→ **What is required**: Reproduce word for word the portion of the antenna thread that opens with the words containing "Thinking about putting" and closes with "radio or antenna?".

→ **Source excerpt**:
((

# antenna



## guido469 (Mar 31, 2008)

Thinking about putting a radio in my boat, but have very little room for an antenna. Question is, does anyone know of a good short antenna. Or would a handheld be better? Really dont like handhelds.


----------



## Fishers of Men (Jul 29, 2005)

What kind of boat?
Don't have room for the radio or antenna?
How far off shore do you normally fish?


----------



## guido469 (Mar 31, 2008)

Alum lund,16'. Not much room for the antenna. Just no place to lay it.I fish between 5 and 8 miles from shore.


----------



## Fishers of Men (Jul 29, 2005)

You cant lay an 8'er down along the side?
A shorter one will give you less distance for transmitting.
Were you going to just leave it up?

Here's some thoughts for you, read the antenna tutorial and we'll take it from there.


----------



## guido469 (Mar 31, 2008)

8' may work. i have to measure in the morning. just have to be able to take it off for duck season.


----------



## Fishers of Men (Jul 29, 2005)

Talk to ya then.


----------



## guido469 (Mar 31, 2008)

k. thanks.


----------



## peple of the perch (Sep 13, 2004)

I thinnk shakespear makes a small antenna (3-4ft) with a booster on it. It is only $60 which isn't a bad price at all.


----------



## freyedknot (Apr 10, 2004)

don't take it off for duck season , you might need it more then. just paint it. when i run in duck season i keep the radio on and tuned to ch 16 just in case.


----------

))

→ **Data provided**:
((

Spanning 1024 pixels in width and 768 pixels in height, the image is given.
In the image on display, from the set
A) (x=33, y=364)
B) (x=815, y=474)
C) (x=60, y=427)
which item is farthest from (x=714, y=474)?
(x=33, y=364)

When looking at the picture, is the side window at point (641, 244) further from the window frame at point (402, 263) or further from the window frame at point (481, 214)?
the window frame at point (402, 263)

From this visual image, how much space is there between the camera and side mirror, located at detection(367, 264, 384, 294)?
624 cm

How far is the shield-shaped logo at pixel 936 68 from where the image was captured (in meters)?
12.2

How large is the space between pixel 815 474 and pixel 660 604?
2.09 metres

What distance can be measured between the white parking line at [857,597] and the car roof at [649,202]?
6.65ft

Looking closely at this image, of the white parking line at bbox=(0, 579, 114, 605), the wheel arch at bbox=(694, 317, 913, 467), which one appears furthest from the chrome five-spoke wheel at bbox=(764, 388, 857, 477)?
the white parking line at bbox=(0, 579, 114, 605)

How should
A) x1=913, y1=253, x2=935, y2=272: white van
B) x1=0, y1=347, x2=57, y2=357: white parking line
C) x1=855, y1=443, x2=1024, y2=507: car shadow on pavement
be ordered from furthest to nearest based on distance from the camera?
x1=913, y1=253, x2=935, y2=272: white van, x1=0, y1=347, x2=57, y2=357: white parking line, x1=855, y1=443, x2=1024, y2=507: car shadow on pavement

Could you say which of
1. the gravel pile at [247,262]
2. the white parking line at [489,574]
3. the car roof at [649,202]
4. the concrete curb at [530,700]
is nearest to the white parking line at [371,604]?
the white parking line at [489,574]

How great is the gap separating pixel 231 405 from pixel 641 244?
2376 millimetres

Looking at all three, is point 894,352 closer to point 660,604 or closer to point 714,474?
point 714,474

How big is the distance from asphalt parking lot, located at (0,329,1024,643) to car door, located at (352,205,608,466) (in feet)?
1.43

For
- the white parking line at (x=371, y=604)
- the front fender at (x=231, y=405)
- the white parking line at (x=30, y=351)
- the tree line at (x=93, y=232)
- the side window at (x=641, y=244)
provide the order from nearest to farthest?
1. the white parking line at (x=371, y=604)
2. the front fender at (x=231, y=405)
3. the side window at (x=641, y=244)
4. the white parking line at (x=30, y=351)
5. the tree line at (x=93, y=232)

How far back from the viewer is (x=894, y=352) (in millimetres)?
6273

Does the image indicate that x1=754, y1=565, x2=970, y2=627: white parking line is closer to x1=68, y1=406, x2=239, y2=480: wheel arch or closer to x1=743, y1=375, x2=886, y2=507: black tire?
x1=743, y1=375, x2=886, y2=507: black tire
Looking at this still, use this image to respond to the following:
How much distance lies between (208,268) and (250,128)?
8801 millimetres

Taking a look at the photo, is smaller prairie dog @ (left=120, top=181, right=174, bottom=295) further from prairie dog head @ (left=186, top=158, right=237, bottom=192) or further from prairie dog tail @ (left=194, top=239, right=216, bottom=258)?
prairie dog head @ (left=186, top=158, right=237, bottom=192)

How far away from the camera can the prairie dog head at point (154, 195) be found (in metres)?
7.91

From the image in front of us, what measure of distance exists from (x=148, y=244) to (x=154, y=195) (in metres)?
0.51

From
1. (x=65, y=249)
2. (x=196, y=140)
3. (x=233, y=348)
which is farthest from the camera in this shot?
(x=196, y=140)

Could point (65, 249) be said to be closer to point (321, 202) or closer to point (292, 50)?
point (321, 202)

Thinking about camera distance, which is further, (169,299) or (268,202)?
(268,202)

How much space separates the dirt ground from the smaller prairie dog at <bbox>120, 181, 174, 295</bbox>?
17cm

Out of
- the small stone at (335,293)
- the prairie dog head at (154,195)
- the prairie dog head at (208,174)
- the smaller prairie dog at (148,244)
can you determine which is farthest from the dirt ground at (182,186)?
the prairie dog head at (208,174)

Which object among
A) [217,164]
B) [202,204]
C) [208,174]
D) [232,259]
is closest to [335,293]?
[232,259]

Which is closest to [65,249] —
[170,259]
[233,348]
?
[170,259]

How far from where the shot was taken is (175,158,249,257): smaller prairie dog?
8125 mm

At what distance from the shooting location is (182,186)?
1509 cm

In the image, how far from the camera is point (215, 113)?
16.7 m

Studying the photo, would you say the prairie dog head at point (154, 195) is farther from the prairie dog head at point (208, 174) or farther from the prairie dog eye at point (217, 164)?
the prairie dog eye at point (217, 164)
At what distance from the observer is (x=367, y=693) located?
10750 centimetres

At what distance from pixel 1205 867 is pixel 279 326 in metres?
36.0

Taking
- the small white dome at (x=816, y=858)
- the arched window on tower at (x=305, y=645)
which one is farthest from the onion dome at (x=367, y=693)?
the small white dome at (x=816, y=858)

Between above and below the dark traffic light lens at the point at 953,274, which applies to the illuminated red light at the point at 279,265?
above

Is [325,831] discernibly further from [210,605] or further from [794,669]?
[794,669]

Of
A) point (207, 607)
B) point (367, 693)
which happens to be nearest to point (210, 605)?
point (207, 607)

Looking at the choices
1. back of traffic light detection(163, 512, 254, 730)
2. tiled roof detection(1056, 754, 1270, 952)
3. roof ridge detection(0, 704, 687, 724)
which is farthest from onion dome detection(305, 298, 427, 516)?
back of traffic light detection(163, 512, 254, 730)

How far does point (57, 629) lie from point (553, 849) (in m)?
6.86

))

→ **Written solution**:
Thinking about putting a radio in my boat, but have very little room for an antenna. Question is, does anyone know of a good short antenna. Or would a handheld be better? Really dont like handhelds.


----------



## Fishers of Men (Jul 29, 2005)

What kind of boat?
Don't have room for the radio or antenna?